Copy out the lines of the records below without any changes, starting at the line containing "this 1270×952 image." and ending at the line containing "damaged silver suv [134, 151, 1262, 777]", with both of those lines included.

(Extracted records)
══════════
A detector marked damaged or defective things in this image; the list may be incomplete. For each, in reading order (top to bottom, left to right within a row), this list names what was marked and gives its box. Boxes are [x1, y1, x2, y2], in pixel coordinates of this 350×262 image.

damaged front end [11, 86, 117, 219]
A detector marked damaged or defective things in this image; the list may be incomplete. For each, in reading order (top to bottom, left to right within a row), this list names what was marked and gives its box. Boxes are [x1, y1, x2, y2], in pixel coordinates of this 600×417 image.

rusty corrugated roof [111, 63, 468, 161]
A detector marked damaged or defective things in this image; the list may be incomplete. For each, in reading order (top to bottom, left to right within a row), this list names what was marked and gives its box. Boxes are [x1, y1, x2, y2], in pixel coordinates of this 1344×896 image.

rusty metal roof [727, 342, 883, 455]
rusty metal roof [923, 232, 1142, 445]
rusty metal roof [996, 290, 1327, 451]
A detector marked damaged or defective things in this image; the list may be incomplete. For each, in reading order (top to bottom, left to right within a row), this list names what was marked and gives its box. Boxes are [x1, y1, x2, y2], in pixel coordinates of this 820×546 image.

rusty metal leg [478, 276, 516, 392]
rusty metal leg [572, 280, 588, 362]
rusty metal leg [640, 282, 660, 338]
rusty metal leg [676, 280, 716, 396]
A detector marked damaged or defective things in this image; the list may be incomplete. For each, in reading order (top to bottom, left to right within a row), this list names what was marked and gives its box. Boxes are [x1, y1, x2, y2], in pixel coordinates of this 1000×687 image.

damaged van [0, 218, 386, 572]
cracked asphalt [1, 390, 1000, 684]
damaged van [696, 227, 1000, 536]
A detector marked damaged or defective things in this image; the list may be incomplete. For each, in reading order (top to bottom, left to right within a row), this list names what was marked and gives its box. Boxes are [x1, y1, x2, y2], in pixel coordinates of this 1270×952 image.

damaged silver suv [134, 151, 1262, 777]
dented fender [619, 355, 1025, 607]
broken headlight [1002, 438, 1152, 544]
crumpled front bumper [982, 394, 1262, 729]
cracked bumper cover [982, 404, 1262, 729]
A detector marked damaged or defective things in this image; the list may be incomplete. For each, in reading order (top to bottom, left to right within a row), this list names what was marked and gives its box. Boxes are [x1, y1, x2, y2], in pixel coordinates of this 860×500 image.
══════════
§ **EXPECTED OUTPUT**:
A detector marked damaged or defective things in this image; the list may be incomplete. For each, in reading order (top to bottom, left to right within a row), this list names what was marked and gives its box. Boxes are [x1, y1, x2, y2], in pixel coordinates of this 1270×952 image.

damaged silver suv [134, 151, 1262, 777]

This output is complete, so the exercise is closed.